When you write a screenplay, you are more limited. You can't write endless swatches of dialogue that unfold in "real time." You have to tell a story in a couple of hours or so. I don't think much of most movies. But I avoid most recent science fiction books, which feature word-processing-enabled profuseness of dialogue, and are apt to spin a story out for hundreds of pages. Funny thing, two or three hundred was enough for early and best (I gather) Heinlein, Asimov, Clarke, Dick, Le Guin, and others..... and often a short story or novella was plenty...
 
Moggle - about 3 or 4. Currently reading The Forge of God which is good so far.

You really need to read alot more SFF before you can judge the genre. Three or four books is essentially nothing. I actually started reading SFF because I couldn't find good scifi and fantasy films and tv shows to watch. Eventually, I just gave up and started reading, and haven't looked back.
 
There's also the fact that a good many of the better SFF movies WERE SFF books. The first coming to mind is Harry Potter, but there's also Total Recall and then Blade Runner, Jurassic Park, Hitchhiker's Guide, Dune...the list goes on.

And then there's stuff like Avatar. Visually, most critics rate it among the best, if not THE best movie ever made. As a book, however, I honestly doubt it would even be publishable by any major house
 
And to complete the set as 'twere - there is SFF that started on TV and now also has spin-off books (some are great, some are not).

Star Trek
Star Wars
Dr Who
Babylon 5

Music - done very well, music can enhance the mood of a film or a programme and have me wishing there was a way to do that in a book. (I think the best use of music in the sound track ever is the series "Life" with Damian Lewis. Not sf but very well worth watching.)
And then there is music plastered over everything making it hard to hear the dialogue in which case books win hands down. :)
 
Speaking of music....

I'm a great lover of piano transcriptions of orchestral works (and vice versa). The best transcriptions tend to have one thing in common: they recreate the original, and entirely in terms of the new medium. Sometimes one hears a passage that seems to completely encapsulate the spirit of the original, but often the notes aren't the same, e.g. different musical lines appearing at different pitches; chords replaced with arpeggios; however, it works because the overall effect highlights what the listener thought they heard in the original.

For all the limitations of the human hand, a piano can better capture music originally written for a full orchestra than a film can capture a book. Books and films are completely different, particularly where the resources of each are used to the full: striking images** in film; capturing the soul of a character in books. (Rather than a piano "capturing" an orchestra, think of a piano "capturing" a painting.)

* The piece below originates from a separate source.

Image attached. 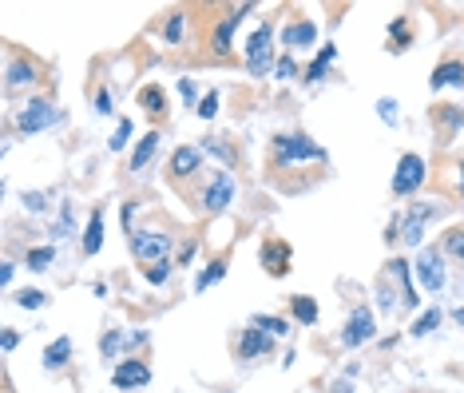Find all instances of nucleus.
<instances>
[{"instance_id":"1","label":"nucleus","mask_w":464,"mask_h":393,"mask_svg":"<svg viewBox=\"0 0 464 393\" xmlns=\"http://www.w3.org/2000/svg\"><path fill=\"white\" fill-rule=\"evenodd\" d=\"M64 120V111L52 103V99H32V103H24V108L16 111V127L24 131V136H36V131H48V127H56V123Z\"/></svg>"},{"instance_id":"2","label":"nucleus","mask_w":464,"mask_h":393,"mask_svg":"<svg viewBox=\"0 0 464 393\" xmlns=\"http://www.w3.org/2000/svg\"><path fill=\"white\" fill-rule=\"evenodd\" d=\"M274 24H258L254 32H250V40H246V68H250V76H266L270 68H274Z\"/></svg>"},{"instance_id":"3","label":"nucleus","mask_w":464,"mask_h":393,"mask_svg":"<svg viewBox=\"0 0 464 393\" xmlns=\"http://www.w3.org/2000/svg\"><path fill=\"white\" fill-rule=\"evenodd\" d=\"M274 159L278 163H305V159H326V151L310 136H278L274 139Z\"/></svg>"},{"instance_id":"4","label":"nucleus","mask_w":464,"mask_h":393,"mask_svg":"<svg viewBox=\"0 0 464 393\" xmlns=\"http://www.w3.org/2000/svg\"><path fill=\"white\" fill-rule=\"evenodd\" d=\"M167 250H171V238L159 231H131V255L139 262H167Z\"/></svg>"},{"instance_id":"5","label":"nucleus","mask_w":464,"mask_h":393,"mask_svg":"<svg viewBox=\"0 0 464 393\" xmlns=\"http://www.w3.org/2000/svg\"><path fill=\"white\" fill-rule=\"evenodd\" d=\"M421 183H425V159L421 155H401L397 159V175H393V195H413V191H421Z\"/></svg>"},{"instance_id":"6","label":"nucleus","mask_w":464,"mask_h":393,"mask_svg":"<svg viewBox=\"0 0 464 393\" xmlns=\"http://www.w3.org/2000/svg\"><path fill=\"white\" fill-rule=\"evenodd\" d=\"M416 278H421V286H425V290H433V294H440V290H444V262H440V250H437V246H425V250L416 255Z\"/></svg>"},{"instance_id":"7","label":"nucleus","mask_w":464,"mask_h":393,"mask_svg":"<svg viewBox=\"0 0 464 393\" xmlns=\"http://www.w3.org/2000/svg\"><path fill=\"white\" fill-rule=\"evenodd\" d=\"M373 334H377V326H373L369 306H357L354 314H349V322H345V330H342V345L345 350H357V345H365Z\"/></svg>"},{"instance_id":"8","label":"nucleus","mask_w":464,"mask_h":393,"mask_svg":"<svg viewBox=\"0 0 464 393\" xmlns=\"http://www.w3.org/2000/svg\"><path fill=\"white\" fill-rule=\"evenodd\" d=\"M437 215V203H416V207H409V215H405V222H401V238L409 246H416L421 243V234H425V222Z\"/></svg>"},{"instance_id":"9","label":"nucleus","mask_w":464,"mask_h":393,"mask_svg":"<svg viewBox=\"0 0 464 393\" xmlns=\"http://www.w3.org/2000/svg\"><path fill=\"white\" fill-rule=\"evenodd\" d=\"M234 199V179L226 171H219L215 179H210V187L203 191V207L207 210H226Z\"/></svg>"},{"instance_id":"10","label":"nucleus","mask_w":464,"mask_h":393,"mask_svg":"<svg viewBox=\"0 0 464 393\" xmlns=\"http://www.w3.org/2000/svg\"><path fill=\"white\" fill-rule=\"evenodd\" d=\"M111 381H115V390H139V385H147V381H151V369H147L143 362L127 357V362H119V366H115Z\"/></svg>"},{"instance_id":"11","label":"nucleus","mask_w":464,"mask_h":393,"mask_svg":"<svg viewBox=\"0 0 464 393\" xmlns=\"http://www.w3.org/2000/svg\"><path fill=\"white\" fill-rule=\"evenodd\" d=\"M314 40H318V24H314V20H298V24H290L282 32V44H286V48H310Z\"/></svg>"},{"instance_id":"12","label":"nucleus","mask_w":464,"mask_h":393,"mask_svg":"<svg viewBox=\"0 0 464 393\" xmlns=\"http://www.w3.org/2000/svg\"><path fill=\"white\" fill-rule=\"evenodd\" d=\"M270 354V334H262V330H250L238 338V357H266Z\"/></svg>"},{"instance_id":"13","label":"nucleus","mask_w":464,"mask_h":393,"mask_svg":"<svg viewBox=\"0 0 464 393\" xmlns=\"http://www.w3.org/2000/svg\"><path fill=\"white\" fill-rule=\"evenodd\" d=\"M159 143H163L159 131H147V136L139 139V148H135V155H131V171H135V175H139V171L147 167V163L159 155Z\"/></svg>"},{"instance_id":"14","label":"nucleus","mask_w":464,"mask_h":393,"mask_svg":"<svg viewBox=\"0 0 464 393\" xmlns=\"http://www.w3.org/2000/svg\"><path fill=\"white\" fill-rule=\"evenodd\" d=\"M433 87H464V64L461 60H444L433 72Z\"/></svg>"},{"instance_id":"15","label":"nucleus","mask_w":464,"mask_h":393,"mask_svg":"<svg viewBox=\"0 0 464 393\" xmlns=\"http://www.w3.org/2000/svg\"><path fill=\"white\" fill-rule=\"evenodd\" d=\"M203 163V148H179L171 155V175H195Z\"/></svg>"},{"instance_id":"16","label":"nucleus","mask_w":464,"mask_h":393,"mask_svg":"<svg viewBox=\"0 0 464 393\" xmlns=\"http://www.w3.org/2000/svg\"><path fill=\"white\" fill-rule=\"evenodd\" d=\"M242 16H246V4H242V8H234V13L215 28V52H231V36H234V28H238Z\"/></svg>"},{"instance_id":"17","label":"nucleus","mask_w":464,"mask_h":393,"mask_svg":"<svg viewBox=\"0 0 464 393\" xmlns=\"http://www.w3.org/2000/svg\"><path fill=\"white\" fill-rule=\"evenodd\" d=\"M286 262H290V250L282 243H266L262 246V266H266L270 274H286Z\"/></svg>"},{"instance_id":"18","label":"nucleus","mask_w":464,"mask_h":393,"mask_svg":"<svg viewBox=\"0 0 464 393\" xmlns=\"http://www.w3.org/2000/svg\"><path fill=\"white\" fill-rule=\"evenodd\" d=\"M103 246V210H92V222L84 231V255H99Z\"/></svg>"},{"instance_id":"19","label":"nucleus","mask_w":464,"mask_h":393,"mask_svg":"<svg viewBox=\"0 0 464 393\" xmlns=\"http://www.w3.org/2000/svg\"><path fill=\"white\" fill-rule=\"evenodd\" d=\"M290 310H293V318L302 322V326H314V322H318V302H314V298L293 294L290 298Z\"/></svg>"},{"instance_id":"20","label":"nucleus","mask_w":464,"mask_h":393,"mask_svg":"<svg viewBox=\"0 0 464 393\" xmlns=\"http://www.w3.org/2000/svg\"><path fill=\"white\" fill-rule=\"evenodd\" d=\"M4 76H8V92H13V87H24V84H32V80H36V68H32L28 60H13Z\"/></svg>"},{"instance_id":"21","label":"nucleus","mask_w":464,"mask_h":393,"mask_svg":"<svg viewBox=\"0 0 464 393\" xmlns=\"http://www.w3.org/2000/svg\"><path fill=\"white\" fill-rule=\"evenodd\" d=\"M68 357H72V342H68V338H56V342L44 350V369H60Z\"/></svg>"},{"instance_id":"22","label":"nucleus","mask_w":464,"mask_h":393,"mask_svg":"<svg viewBox=\"0 0 464 393\" xmlns=\"http://www.w3.org/2000/svg\"><path fill=\"white\" fill-rule=\"evenodd\" d=\"M333 60H338V48H333V44H326V48L318 52V60H314L310 68H305V80H310V84H318V80L326 76V68H330Z\"/></svg>"},{"instance_id":"23","label":"nucleus","mask_w":464,"mask_h":393,"mask_svg":"<svg viewBox=\"0 0 464 393\" xmlns=\"http://www.w3.org/2000/svg\"><path fill=\"white\" fill-rule=\"evenodd\" d=\"M222 278H226V262H222V258H215V262H210L207 271L198 274L195 290H198V294H203V290H210V286H215V283H222Z\"/></svg>"},{"instance_id":"24","label":"nucleus","mask_w":464,"mask_h":393,"mask_svg":"<svg viewBox=\"0 0 464 393\" xmlns=\"http://www.w3.org/2000/svg\"><path fill=\"white\" fill-rule=\"evenodd\" d=\"M250 326H254V330H266V334H282V338L290 334V322H286V318H274V314H254V318H250Z\"/></svg>"},{"instance_id":"25","label":"nucleus","mask_w":464,"mask_h":393,"mask_svg":"<svg viewBox=\"0 0 464 393\" xmlns=\"http://www.w3.org/2000/svg\"><path fill=\"white\" fill-rule=\"evenodd\" d=\"M437 326H440V306H433V310H425V314L413 322V330L409 334H413V338H425V334H433Z\"/></svg>"},{"instance_id":"26","label":"nucleus","mask_w":464,"mask_h":393,"mask_svg":"<svg viewBox=\"0 0 464 393\" xmlns=\"http://www.w3.org/2000/svg\"><path fill=\"white\" fill-rule=\"evenodd\" d=\"M52 258H56V246H36V250H28V271H48Z\"/></svg>"},{"instance_id":"27","label":"nucleus","mask_w":464,"mask_h":393,"mask_svg":"<svg viewBox=\"0 0 464 393\" xmlns=\"http://www.w3.org/2000/svg\"><path fill=\"white\" fill-rule=\"evenodd\" d=\"M16 306L20 310H44L48 306V294H44V290H20V294H16Z\"/></svg>"},{"instance_id":"28","label":"nucleus","mask_w":464,"mask_h":393,"mask_svg":"<svg viewBox=\"0 0 464 393\" xmlns=\"http://www.w3.org/2000/svg\"><path fill=\"white\" fill-rule=\"evenodd\" d=\"M377 115L389 123V127H397V123H401V115H397V99H393V96H381L377 99Z\"/></svg>"},{"instance_id":"29","label":"nucleus","mask_w":464,"mask_h":393,"mask_svg":"<svg viewBox=\"0 0 464 393\" xmlns=\"http://www.w3.org/2000/svg\"><path fill=\"white\" fill-rule=\"evenodd\" d=\"M143 274H147V283H151V286H163L167 278H171V266H167V262H151Z\"/></svg>"},{"instance_id":"30","label":"nucleus","mask_w":464,"mask_h":393,"mask_svg":"<svg viewBox=\"0 0 464 393\" xmlns=\"http://www.w3.org/2000/svg\"><path fill=\"white\" fill-rule=\"evenodd\" d=\"M139 103H143V108H151V111H163V92L155 84L143 87V92H139Z\"/></svg>"},{"instance_id":"31","label":"nucleus","mask_w":464,"mask_h":393,"mask_svg":"<svg viewBox=\"0 0 464 393\" xmlns=\"http://www.w3.org/2000/svg\"><path fill=\"white\" fill-rule=\"evenodd\" d=\"M198 115H203V120H215V115H219V92H207V96L198 99Z\"/></svg>"},{"instance_id":"32","label":"nucleus","mask_w":464,"mask_h":393,"mask_svg":"<svg viewBox=\"0 0 464 393\" xmlns=\"http://www.w3.org/2000/svg\"><path fill=\"white\" fill-rule=\"evenodd\" d=\"M127 139H131V120H123L119 127H115V136H111L108 148H111V151H123V148H127Z\"/></svg>"},{"instance_id":"33","label":"nucleus","mask_w":464,"mask_h":393,"mask_svg":"<svg viewBox=\"0 0 464 393\" xmlns=\"http://www.w3.org/2000/svg\"><path fill=\"white\" fill-rule=\"evenodd\" d=\"M72 219H75L72 207H64V215L52 222V238H64V234H72Z\"/></svg>"},{"instance_id":"34","label":"nucleus","mask_w":464,"mask_h":393,"mask_svg":"<svg viewBox=\"0 0 464 393\" xmlns=\"http://www.w3.org/2000/svg\"><path fill=\"white\" fill-rule=\"evenodd\" d=\"M99 350H103V357H115V354L123 350V334H115V330H111V334H103Z\"/></svg>"},{"instance_id":"35","label":"nucleus","mask_w":464,"mask_h":393,"mask_svg":"<svg viewBox=\"0 0 464 393\" xmlns=\"http://www.w3.org/2000/svg\"><path fill=\"white\" fill-rule=\"evenodd\" d=\"M444 246H449V255H452V258H464V231H449Z\"/></svg>"},{"instance_id":"36","label":"nucleus","mask_w":464,"mask_h":393,"mask_svg":"<svg viewBox=\"0 0 464 393\" xmlns=\"http://www.w3.org/2000/svg\"><path fill=\"white\" fill-rule=\"evenodd\" d=\"M207 151L215 155V159H222V163H234V151L226 148V143H219V139H207Z\"/></svg>"},{"instance_id":"37","label":"nucleus","mask_w":464,"mask_h":393,"mask_svg":"<svg viewBox=\"0 0 464 393\" xmlns=\"http://www.w3.org/2000/svg\"><path fill=\"white\" fill-rule=\"evenodd\" d=\"M183 20H187L183 13H175L171 20H167V40H171V44H175V40H179V36H183Z\"/></svg>"},{"instance_id":"38","label":"nucleus","mask_w":464,"mask_h":393,"mask_svg":"<svg viewBox=\"0 0 464 393\" xmlns=\"http://www.w3.org/2000/svg\"><path fill=\"white\" fill-rule=\"evenodd\" d=\"M44 203H48V195H44V191H24V207L28 210H44Z\"/></svg>"},{"instance_id":"39","label":"nucleus","mask_w":464,"mask_h":393,"mask_svg":"<svg viewBox=\"0 0 464 393\" xmlns=\"http://www.w3.org/2000/svg\"><path fill=\"white\" fill-rule=\"evenodd\" d=\"M179 96H183L187 103H195V99H198V87H195V80H179Z\"/></svg>"},{"instance_id":"40","label":"nucleus","mask_w":464,"mask_h":393,"mask_svg":"<svg viewBox=\"0 0 464 393\" xmlns=\"http://www.w3.org/2000/svg\"><path fill=\"white\" fill-rule=\"evenodd\" d=\"M405 32H409V24H405L401 16H397V20L389 24V36H393V44H401V40H405Z\"/></svg>"},{"instance_id":"41","label":"nucleus","mask_w":464,"mask_h":393,"mask_svg":"<svg viewBox=\"0 0 464 393\" xmlns=\"http://www.w3.org/2000/svg\"><path fill=\"white\" fill-rule=\"evenodd\" d=\"M274 72H278V80H286V76H293V60H290V56H282V60L274 64Z\"/></svg>"},{"instance_id":"42","label":"nucleus","mask_w":464,"mask_h":393,"mask_svg":"<svg viewBox=\"0 0 464 393\" xmlns=\"http://www.w3.org/2000/svg\"><path fill=\"white\" fill-rule=\"evenodd\" d=\"M96 108H99V115H111V96L108 92H99L96 96Z\"/></svg>"},{"instance_id":"43","label":"nucleus","mask_w":464,"mask_h":393,"mask_svg":"<svg viewBox=\"0 0 464 393\" xmlns=\"http://www.w3.org/2000/svg\"><path fill=\"white\" fill-rule=\"evenodd\" d=\"M131 215H135V203H127V207H119V219H123V227L131 231Z\"/></svg>"},{"instance_id":"44","label":"nucleus","mask_w":464,"mask_h":393,"mask_svg":"<svg viewBox=\"0 0 464 393\" xmlns=\"http://www.w3.org/2000/svg\"><path fill=\"white\" fill-rule=\"evenodd\" d=\"M13 274H16V266H13V262H4V266H0V283L8 286V283H13Z\"/></svg>"},{"instance_id":"45","label":"nucleus","mask_w":464,"mask_h":393,"mask_svg":"<svg viewBox=\"0 0 464 393\" xmlns=\"http://www.w3.org/2000/svg\"><path fill=\"white\" fill-rule=\"evenodd\" d=\"M16 342H20V334H16V330H4V350H16Z\"/></svg>"},{"instance_id":"46","label":"nucleus","mask_w":464,"mask_h":393,"mask_svg":"<svg viewBox=\"0 0 464 393\" xmlns=\"http://www.w3.org/2000/svg\"><path fill=\"white\" fill-rule=\"evenodd\" d=\"M191 258H195V243H187L183 250H179V262H183V266H187V262H191Z\"/></svg>"},{"instance_id":"47","label":"nucleus","mask_w":464,"mask_h":393,"mask_svg":"<svg viewBox=\"0 0 464 393\" xmlns=\"http://www.w3.org/2000/svg\"><path fill=\"white\" fill-rule=\"evenodd\" d=\"M143 342H147V334H143V330H135L131 338H127V345H143Z\"/></svg>"},{"instance_id":"48","label":"nucleus","mask_w":464,"mask_h":393,"mask_svg":"<svg viewBox=\"0 0 464 393\" xmlns=\"http://www.w3.org/2000/svg\"><path fill=\"white\" fill-rule=\"evenodd\" d=\"M456 191H464V163H456Z\"/></svg>"},{"instance_id":"49","label":"nucleus","mask_w":464,"mask_h":393,"mask_svg":"<svg viewBox=\"0 0 464 393\" xmlns=\"http://www.w3.org/2000/svg\"><path fill=\"white\" fill-rule=\"evenodd\" d=\"M333 393H354V385H349V381H338V390Z\"/></svg>"},{"instance_id":"50","label":"nucleus","mask_w":464,"mask_h":393,"mask_svg":"<svg viewBox=\"0 0 464 393\" xmlns=\"http://www.w3.org/2000/svg\"><path fill=\"white\" fill-rule=\"evenodd\" d=\"M456 322H461V326H464V310H456Z\"/></svg>"}]
</instances>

This is why, as has been said above, strict one-to-one adaptations (i.e. with no deviations from the original source) rarely work. Just one example: film is linear and individual scenes almost always move through time at normal speed. (Slow motion and speeded-up motion call attention to themselves in film). In a book one can play with the speed that time passes; and if one is skilled at this, the reader may not consciously notice that one or two seconds have been spread across two or more paragraphs.



** - I know it's often said that the special effects in books (or on the radio) are better than what cgi can produce, but that's not really the point, which is that an original striking image is hard to beat, and impossible to capture in words.